A small boy is playing down by the creek that runs through Marysville. I can see his body between the trees and bushes in intermittent flashes each time he rises like a little pop-up toy and moves farther down the stream. Something in the water has grabbed his interest, because he remains rooted to the path alongside the rushing water for only a second or two, and then he’s off again. His hair is red, and with every movement wildish strands become silver-gold in the morning sunlight dancing off it.
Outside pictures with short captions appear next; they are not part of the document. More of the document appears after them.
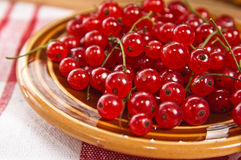 röd vinbär i en plätera på en bordlägga Royaltyfri Foto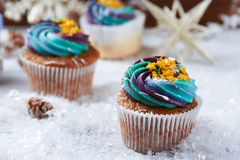 Wintery cupcakes on a snow background Stock Photography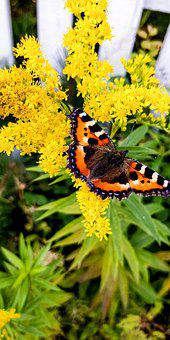 Butterfly, Summer, Yellow, Beautiful, Colourful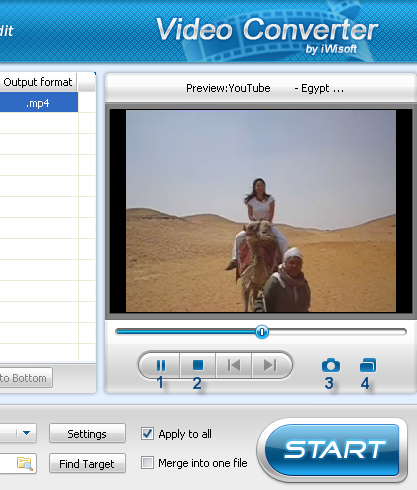 Capture video pictures
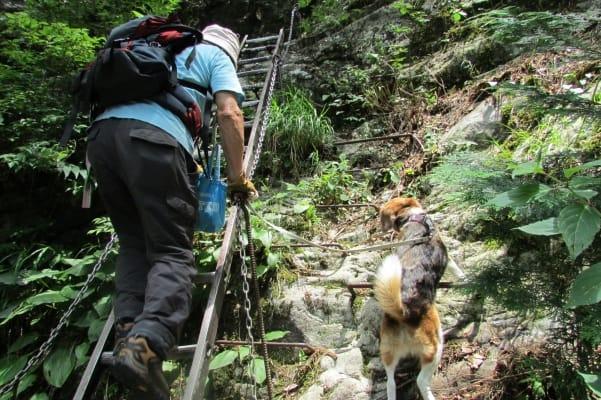 神戸岩に向かうはしごを登る人と犬
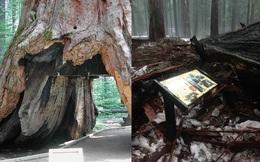 """Hầm thân cây - biểu tượng trăm năm của California cuối cùng cũng đã """"ra đi"""""""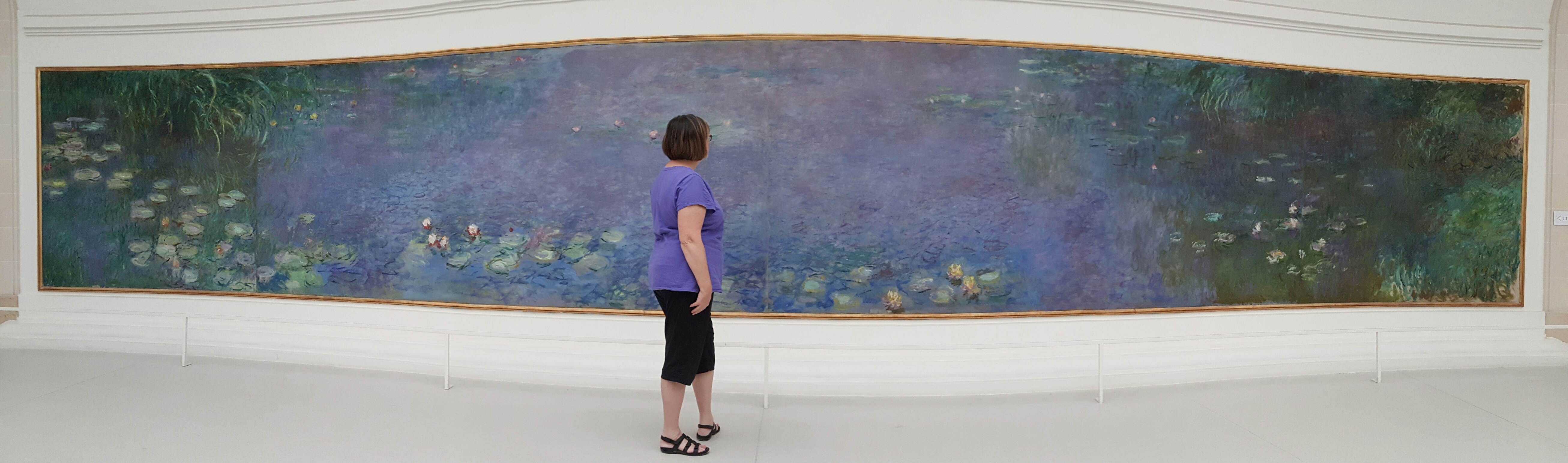 Monet's water lilies painting, Paris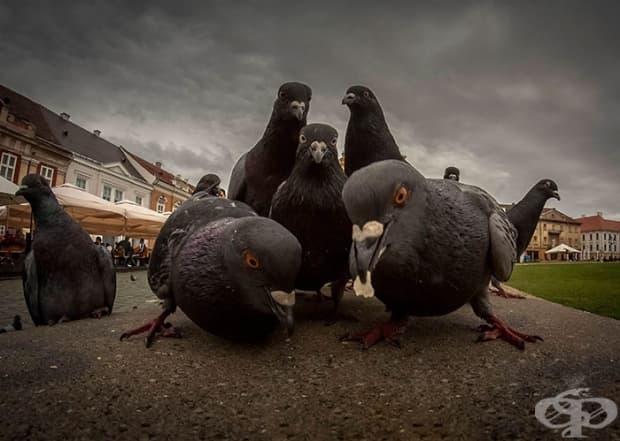 Тези гълъби сякаш позират за корицата на рап албум от 90-те.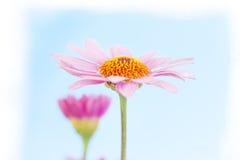 Rose delle margherite su fondo bianco Fotografie Stock Libere da Diritti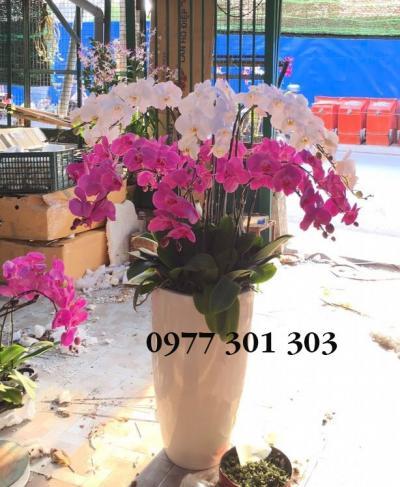 Chạu lan hồ điệp - Lộc tiến vinh hoa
He’s carrying a stick in his right hand, and he jabs it into the water each time he stops.

I don’t know him, although I should. I’ve met every living soul in Marysville. Many of the dead, too, before we buried them. Those we knew intimately—our fathers and mothers and friends, long ago given back to the rich, black comfort of the earth. Those we didn’t know who lay for months and months rotting because there were so many that we finally gave up trying…
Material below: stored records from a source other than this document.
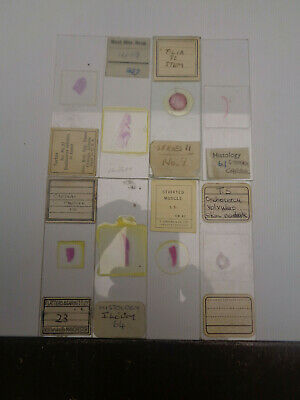 Set of 8 vintage prepared microscope slides LOTMTS78E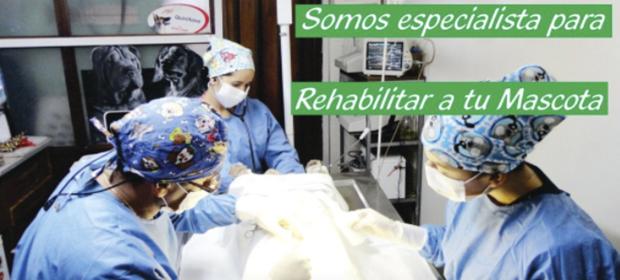 Clínica Veterinaria Patotas - Imagen 1 - Visitanos!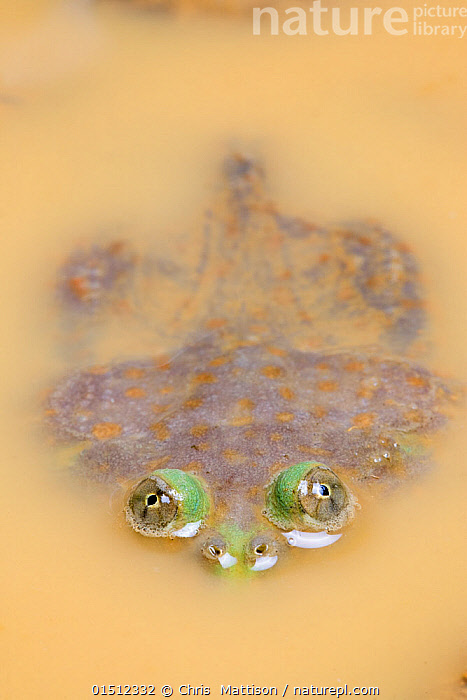 Budgett's Frog (Lepidobatrachus laevis) mostly submerged in muddy water, with eyes visible above water, captive, occurs in South America.  ,  high15,,Animal,Vertebrate,Frog,Budgett's frog,Budgett frog,Animalia,Animal,Wildlife,Vertebrate,Amphibia,Anura,Frog,Ceratophryidae,Lepidobatrachus,Budgett's frog,Lepidobatrachus laevis,Budgett frog,Hiding,Bizarre,Weird,Caution,Cautious,Nobody,Latin America,South America,Vertical,Animal Eye,Animal Eyes,Eye,Eyes,Mud,Muddy,Outdoors,Open Air,Outside,Day,Freshwater,Water,Murky,Amphibian,Submerging,Protruding Eyes,  ,  Chris  Mattison
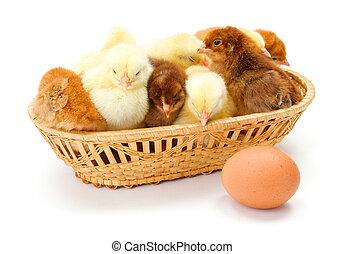 lots, новорожденный, chickens, корзина, плетеный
I am no longer saddened by those thousands of other souls I never had the opportunity to meet. They’re just gone.

The boy stops again and jabs the stick out as far as he can stretch. He pulls it back in a whisking motion, and then reaches out again. Whatever it is that interests him so much must be just beyond his reach. But, he’s persistent, as children can be.

I’m worried that he’ll fall into the water, running high in this month of April, fed by tiny streams far away in the Santa Ana Mountains to the east. It was a wet winter. On the highest peaks there are pockets of snow still visible. I lower the basket I carry onto the path and begin to move quietly in his direction. I don’t want to startle him.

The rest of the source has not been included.